しかし、今現在もより楽しくできるだけ安全に遊ぶために、ユーザーの間で自然発生的にルールが変わっていっている。
まるで「より物語として据わりがいい方に、ロア自体が改変されていった」のと瓜二つのようにも見えるが、そこに言及すると大きく話が逸れるので今回は触れないでおく。

現在、主流になっているテネトのルールをここに記す。
気を付けてほしいのは実際の運用に置いてルールは厳密に決まっているわけではないし、文章化もされていないということ。
あくまで現時点、2024年8月のものとなっているので、これからも変わってゆくかもしれないという二点である。
太字になっているところは、原作から変更・追加されている部分である。

  • 出題者から「Stage / おだい」となる写真が投稿される。

  • プレイヤーは、その写真の撮影場所を画像中のヒントから特定してその座標や建物の名前を答える。撮影をしてくる必要はない。

  • 誰かひとりでも正しく回答すれば、晴れてその Stage はクリアとなる。必ずしも次のStageに行くことはなく、単発で終わることも多い。

  • あまりに回答が出ない、あるいは誤答が多かった場合は、出題者から追加でヒントが出されることがある。またはプレイヤー側から問題に対する簡易的な質問をすることもある。

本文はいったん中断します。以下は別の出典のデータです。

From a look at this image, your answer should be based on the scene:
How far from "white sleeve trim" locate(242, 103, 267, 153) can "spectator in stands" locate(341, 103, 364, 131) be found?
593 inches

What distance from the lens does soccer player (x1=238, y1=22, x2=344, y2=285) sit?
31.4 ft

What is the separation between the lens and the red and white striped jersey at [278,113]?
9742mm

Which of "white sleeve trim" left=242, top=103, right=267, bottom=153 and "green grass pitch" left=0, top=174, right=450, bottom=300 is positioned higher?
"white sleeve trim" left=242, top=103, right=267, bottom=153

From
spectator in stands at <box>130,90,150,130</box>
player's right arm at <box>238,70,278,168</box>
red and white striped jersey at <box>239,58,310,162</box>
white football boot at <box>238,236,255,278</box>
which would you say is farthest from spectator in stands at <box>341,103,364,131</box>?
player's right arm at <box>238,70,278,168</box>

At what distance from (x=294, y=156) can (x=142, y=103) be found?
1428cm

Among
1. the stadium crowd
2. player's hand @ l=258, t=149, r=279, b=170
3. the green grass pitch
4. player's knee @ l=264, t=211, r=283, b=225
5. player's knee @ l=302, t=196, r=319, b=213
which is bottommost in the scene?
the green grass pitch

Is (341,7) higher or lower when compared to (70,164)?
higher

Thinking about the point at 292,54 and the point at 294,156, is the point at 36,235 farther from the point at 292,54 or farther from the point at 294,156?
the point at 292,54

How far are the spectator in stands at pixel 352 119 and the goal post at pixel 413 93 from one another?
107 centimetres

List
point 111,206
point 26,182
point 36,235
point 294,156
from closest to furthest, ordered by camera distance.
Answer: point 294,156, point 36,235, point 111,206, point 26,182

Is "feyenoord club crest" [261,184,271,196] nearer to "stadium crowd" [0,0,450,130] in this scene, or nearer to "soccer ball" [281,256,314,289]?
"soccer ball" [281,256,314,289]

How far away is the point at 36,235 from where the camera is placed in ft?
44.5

ずいぶんと加筆が多いが、基本的なルール自体にそれほど変化はない。
改変の多くは、よりカジュアルに楽しむためのものになっている。
 ヒントは主に詰み防止のためのルールである。
前述した通り、テネトの難易度を事前に知ることは困難である。ヒントの提示やプレイヤーからの質問に答えることができるようになれば、お互いに難易度の調整ができるようになる利点がある。
しかし、だからといってあんまりにもヒントや質問ばかりになると、今度はゲーム性が崩壊してウミガメのスープと変わらないゲームになってしまう。その塩梅にルールはなく、現状は出題者とプレイヤーに委ねられている。
 遠征勢は現在該当するプレイヤーはいない。上記のリスクの高さもあるが、現時点でのテネトプレイヤーが全国をカバーできるほど数がいないというのも大きい。過去に出題された問題の近場に寄ったので、ついでに撮影してくる物好きなプレイヤーが稀にいる程度だろうか。
 住所バレのリスクに関しては、現時点ではルールによる明確な解決方法は出ていない。
自分が日常的に行動する地域やその周辺は避ける、特定の場所に偏らないというのを徹底する自衛的な手法が主になっている。
googleマップのストリートビュー機能を用いて出題するというのが一つの合理的な解決方法ではあるのだが、現状は自分で撮ってきた画像で出題したいというプレイヤーの方が多数派になっている。

変則テネト

 元のルールがシンプル故に、アレンジが効きやすいとも言えるだろう。しかし、アレンジルールに関してはほとんど研究が進んでおらず、未知の領域の話である。
そんな中でも、お題に制限をかけることで原作とほぼ同じルールで行うことができるとされるものもある。
 ここでは現在のルールでは抹消されてしまった、遠征勢が活躍できるであろうものを二つほどピックアップしておく。

  • ラーメンテネト
     出題画像をラーメンに限定したテネト。プレイヤーはどこの店かを特定し、同じラーメンをトッピングやサイドメニューまで再現し注文、撮影、完食する。
     リアルテネトの大きな問題である、現地に行くというリスクをできる限り低減したテネトであると言える。出題者もプレイヤーもラーメンを食べに来たただの客に過ぎず、現地に行っても安全に過ごすことができる。
     考察よりも遠征に重きを置いたテネトであると言えよう。
    お店によっては撮影のルールが決まっていることもあるので、確認は忘れずに。

  • ゲームテネト
     出題者はゲーム画面のスクショを上げ、プレイヤーはそれが何のゲームであるか、どこのマップであるかを推測し、同じスクショを上げることを目的とする。オープンワールド、あるいはオープンワールド風ゲームであれば本家に近い遊び方もできる、かもしれない。
     考察・遠征どちらも要求されるテネトであるが、そのゲームを持っていないとほぼ参加できない敷居の高さが難点と言える。

おわりに

 長々と書いてきたが、テネトというゲームは面白く、誰でも気軽に参加できるゲームである、というのが筆者の所感である。面白くなければ、そもそもリスクや危険性の考察をする必要もない。
 もちろんそのリスクを軽視すべきではない。出題には細心の注意を払う必要があるし、プレイヤーには絶対に現地へ行くべきでない。逆に言うならばそこさえしっかりしていれば、とても自由に遊ぶことができるだろう。

これは少し難しいテストです。

これは「謎解き」ではありません。

情報の扱いに長けている少数の方を探しています。

つねにすでにFindMaryより引用

情報を扱うとは、ただ活用することだけを指さない。
隠して守るということも、れっきとした情報の扱い方である。
存在しない位置情報ゲームのネットロア「テネト」。
情報の扱いに長けた人と、ぜひ遊んでみてほしい。